WHAT YOU SHOULD DO: Report back the lines in this listing that carry the string "modifications".
====== DATA
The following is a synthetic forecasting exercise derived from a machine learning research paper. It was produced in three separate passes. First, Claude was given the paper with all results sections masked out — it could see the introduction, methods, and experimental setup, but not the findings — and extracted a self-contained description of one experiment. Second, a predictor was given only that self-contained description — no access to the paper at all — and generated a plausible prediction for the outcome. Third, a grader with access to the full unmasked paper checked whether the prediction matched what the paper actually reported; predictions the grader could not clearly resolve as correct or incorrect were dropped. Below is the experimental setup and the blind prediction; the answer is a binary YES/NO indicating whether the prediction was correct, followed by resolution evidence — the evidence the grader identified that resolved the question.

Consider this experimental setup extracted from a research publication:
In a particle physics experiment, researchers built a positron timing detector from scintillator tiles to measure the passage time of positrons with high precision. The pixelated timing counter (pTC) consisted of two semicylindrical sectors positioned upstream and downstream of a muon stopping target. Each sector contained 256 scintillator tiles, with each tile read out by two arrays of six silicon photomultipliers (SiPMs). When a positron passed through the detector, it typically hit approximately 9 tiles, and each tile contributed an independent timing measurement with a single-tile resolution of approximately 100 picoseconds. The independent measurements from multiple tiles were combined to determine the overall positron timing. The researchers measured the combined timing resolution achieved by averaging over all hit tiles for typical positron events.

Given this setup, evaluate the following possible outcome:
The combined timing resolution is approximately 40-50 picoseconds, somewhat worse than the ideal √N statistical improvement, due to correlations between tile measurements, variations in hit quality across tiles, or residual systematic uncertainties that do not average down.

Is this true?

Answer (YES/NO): YES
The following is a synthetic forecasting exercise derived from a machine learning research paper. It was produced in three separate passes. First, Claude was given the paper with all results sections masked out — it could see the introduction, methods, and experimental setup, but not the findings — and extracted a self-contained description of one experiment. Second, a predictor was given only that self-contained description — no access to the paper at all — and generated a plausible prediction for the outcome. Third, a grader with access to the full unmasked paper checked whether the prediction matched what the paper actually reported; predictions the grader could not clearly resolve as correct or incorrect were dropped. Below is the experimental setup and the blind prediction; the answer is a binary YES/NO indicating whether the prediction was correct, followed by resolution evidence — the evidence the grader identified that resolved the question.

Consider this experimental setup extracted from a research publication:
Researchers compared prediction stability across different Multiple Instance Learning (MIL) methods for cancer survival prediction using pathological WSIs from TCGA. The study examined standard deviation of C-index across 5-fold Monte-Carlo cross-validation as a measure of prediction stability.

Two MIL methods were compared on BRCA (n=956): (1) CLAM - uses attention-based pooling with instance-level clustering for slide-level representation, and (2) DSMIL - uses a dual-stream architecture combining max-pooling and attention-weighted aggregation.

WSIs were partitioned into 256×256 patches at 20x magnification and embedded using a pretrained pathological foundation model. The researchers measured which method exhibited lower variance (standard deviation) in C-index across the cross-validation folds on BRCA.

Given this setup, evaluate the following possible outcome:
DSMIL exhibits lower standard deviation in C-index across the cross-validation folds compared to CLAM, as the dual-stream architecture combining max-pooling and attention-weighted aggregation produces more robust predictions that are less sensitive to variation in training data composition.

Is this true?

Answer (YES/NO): YES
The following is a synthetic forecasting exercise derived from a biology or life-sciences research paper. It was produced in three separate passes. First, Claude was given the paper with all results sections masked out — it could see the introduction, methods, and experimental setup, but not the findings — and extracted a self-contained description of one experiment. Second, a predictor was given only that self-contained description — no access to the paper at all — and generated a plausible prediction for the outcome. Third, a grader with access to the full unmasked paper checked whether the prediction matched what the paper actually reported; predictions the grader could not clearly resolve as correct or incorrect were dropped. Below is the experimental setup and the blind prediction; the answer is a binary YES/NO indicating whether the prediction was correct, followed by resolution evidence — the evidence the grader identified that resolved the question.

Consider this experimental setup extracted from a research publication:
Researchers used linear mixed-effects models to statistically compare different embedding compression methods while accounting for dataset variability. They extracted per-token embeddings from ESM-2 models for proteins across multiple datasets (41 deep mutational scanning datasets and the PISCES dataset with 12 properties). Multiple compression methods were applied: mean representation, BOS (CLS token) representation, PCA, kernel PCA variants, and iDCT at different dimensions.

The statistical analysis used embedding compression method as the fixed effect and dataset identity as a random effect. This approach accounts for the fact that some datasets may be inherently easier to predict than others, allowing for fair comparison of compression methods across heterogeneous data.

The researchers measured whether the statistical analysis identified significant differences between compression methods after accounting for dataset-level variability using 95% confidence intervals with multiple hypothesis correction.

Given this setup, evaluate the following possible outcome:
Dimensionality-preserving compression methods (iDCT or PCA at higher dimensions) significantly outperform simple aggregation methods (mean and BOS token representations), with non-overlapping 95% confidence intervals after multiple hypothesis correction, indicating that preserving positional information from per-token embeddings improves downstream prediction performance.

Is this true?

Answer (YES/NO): NO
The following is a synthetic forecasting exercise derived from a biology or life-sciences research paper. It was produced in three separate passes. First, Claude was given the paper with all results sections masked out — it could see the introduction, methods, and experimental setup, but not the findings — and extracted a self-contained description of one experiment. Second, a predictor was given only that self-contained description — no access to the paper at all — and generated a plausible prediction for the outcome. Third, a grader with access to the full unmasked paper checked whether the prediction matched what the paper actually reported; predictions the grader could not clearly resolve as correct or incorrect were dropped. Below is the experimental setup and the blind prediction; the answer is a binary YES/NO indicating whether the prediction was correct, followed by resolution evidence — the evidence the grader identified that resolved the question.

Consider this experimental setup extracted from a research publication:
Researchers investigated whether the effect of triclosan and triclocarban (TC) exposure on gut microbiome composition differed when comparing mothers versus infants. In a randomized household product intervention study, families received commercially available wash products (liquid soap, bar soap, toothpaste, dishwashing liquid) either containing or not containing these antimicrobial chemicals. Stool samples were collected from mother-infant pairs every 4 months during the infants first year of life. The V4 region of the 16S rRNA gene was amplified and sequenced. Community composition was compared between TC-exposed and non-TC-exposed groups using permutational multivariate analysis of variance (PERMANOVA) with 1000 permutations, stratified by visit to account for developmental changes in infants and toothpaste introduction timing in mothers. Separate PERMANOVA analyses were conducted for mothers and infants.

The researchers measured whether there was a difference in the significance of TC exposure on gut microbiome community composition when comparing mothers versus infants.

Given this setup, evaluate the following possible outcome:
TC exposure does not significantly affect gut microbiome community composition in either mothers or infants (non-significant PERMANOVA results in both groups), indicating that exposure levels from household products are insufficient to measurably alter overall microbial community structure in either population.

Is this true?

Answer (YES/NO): NO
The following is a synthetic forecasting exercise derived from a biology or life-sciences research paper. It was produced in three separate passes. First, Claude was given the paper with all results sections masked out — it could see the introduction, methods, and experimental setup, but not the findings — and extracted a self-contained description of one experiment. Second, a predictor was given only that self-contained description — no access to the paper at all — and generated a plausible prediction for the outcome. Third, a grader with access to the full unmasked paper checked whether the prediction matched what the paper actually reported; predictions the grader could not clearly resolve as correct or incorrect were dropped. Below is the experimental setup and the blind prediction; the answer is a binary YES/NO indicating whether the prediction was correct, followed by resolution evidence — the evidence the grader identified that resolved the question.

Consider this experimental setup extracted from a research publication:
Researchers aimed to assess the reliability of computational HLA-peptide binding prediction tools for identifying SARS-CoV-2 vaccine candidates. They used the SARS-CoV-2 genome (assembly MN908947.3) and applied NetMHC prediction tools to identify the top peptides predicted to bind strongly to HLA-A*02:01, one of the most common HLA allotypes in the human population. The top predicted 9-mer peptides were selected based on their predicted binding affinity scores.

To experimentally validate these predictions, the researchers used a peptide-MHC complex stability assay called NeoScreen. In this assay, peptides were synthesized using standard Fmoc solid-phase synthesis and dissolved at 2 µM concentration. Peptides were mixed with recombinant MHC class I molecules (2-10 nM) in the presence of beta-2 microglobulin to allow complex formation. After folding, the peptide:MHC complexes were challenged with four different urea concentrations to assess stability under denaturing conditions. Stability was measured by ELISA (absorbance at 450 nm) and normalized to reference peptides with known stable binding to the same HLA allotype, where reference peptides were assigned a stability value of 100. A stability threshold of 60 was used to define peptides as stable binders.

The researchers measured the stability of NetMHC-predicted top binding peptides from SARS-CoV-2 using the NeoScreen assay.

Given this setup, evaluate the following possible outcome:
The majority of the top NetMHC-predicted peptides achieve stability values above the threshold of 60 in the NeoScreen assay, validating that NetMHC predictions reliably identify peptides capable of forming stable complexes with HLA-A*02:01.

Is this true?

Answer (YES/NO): NO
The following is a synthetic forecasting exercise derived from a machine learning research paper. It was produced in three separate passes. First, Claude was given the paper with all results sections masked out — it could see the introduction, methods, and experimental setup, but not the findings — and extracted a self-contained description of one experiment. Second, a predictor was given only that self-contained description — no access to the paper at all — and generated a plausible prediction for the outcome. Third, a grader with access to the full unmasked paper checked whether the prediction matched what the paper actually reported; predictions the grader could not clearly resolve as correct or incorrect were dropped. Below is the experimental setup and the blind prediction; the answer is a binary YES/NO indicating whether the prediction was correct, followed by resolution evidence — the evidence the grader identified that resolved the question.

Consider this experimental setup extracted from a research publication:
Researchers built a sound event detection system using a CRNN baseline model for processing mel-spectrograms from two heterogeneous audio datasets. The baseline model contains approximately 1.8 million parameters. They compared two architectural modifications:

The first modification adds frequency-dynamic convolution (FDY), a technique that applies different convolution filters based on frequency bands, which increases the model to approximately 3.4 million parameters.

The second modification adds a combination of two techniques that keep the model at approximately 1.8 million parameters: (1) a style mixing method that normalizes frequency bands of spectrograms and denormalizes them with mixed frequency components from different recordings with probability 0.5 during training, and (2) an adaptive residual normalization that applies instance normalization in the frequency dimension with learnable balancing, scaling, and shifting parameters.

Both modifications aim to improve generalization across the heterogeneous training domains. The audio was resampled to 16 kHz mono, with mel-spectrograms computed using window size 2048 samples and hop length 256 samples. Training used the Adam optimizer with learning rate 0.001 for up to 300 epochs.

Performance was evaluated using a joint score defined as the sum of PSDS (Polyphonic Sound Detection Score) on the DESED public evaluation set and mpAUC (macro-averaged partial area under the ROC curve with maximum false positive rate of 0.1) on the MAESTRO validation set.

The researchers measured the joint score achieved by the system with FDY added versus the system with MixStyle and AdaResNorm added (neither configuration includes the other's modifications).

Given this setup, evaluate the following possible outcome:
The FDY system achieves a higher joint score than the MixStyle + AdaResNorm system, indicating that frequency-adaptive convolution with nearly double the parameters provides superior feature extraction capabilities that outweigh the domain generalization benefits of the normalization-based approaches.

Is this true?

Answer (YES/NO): YES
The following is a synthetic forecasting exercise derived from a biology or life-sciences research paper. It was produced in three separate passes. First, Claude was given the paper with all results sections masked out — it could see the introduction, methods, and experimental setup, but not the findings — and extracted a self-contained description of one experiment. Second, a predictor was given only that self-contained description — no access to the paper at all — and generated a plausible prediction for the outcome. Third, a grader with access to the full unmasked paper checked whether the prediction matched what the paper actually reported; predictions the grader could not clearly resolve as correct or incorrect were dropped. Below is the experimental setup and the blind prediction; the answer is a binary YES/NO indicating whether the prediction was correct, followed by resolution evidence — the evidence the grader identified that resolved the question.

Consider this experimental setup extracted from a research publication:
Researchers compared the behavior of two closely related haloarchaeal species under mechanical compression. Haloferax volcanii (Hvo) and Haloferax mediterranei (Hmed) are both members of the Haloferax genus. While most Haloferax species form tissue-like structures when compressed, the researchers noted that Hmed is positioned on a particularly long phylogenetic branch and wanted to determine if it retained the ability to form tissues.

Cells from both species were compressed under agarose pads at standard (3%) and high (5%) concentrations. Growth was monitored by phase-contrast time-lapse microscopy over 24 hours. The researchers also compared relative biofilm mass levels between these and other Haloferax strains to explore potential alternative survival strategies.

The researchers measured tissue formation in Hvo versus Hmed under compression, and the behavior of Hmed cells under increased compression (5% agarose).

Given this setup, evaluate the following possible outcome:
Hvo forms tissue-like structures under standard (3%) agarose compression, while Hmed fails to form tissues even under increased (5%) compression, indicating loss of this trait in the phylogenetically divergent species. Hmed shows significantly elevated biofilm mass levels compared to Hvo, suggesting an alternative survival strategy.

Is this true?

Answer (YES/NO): YES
============
ANSWER BELOW:
Researchers built a sound event detection system using a CRNN baseline model for processing mel-spectrograms from two heterogeneous audio datasets. The baseline model contains approximately 1.8 million parameters. They compared two architectural modifications:
Both modifications aim to improve generalization across the heterogeneous training domains. The audio was resampled to 16 kHz mono, with mel-spectrograms computed using window size 2048 samples and hop length 256 samples. Training used the Adam optimizer with learning rate 0.001 for up to 300 epochs.
The researchers measured the joint score achieved by the system with FDY added versus the system with MixStyle and AdaResNorm added (neither configuration includes the other's modifications).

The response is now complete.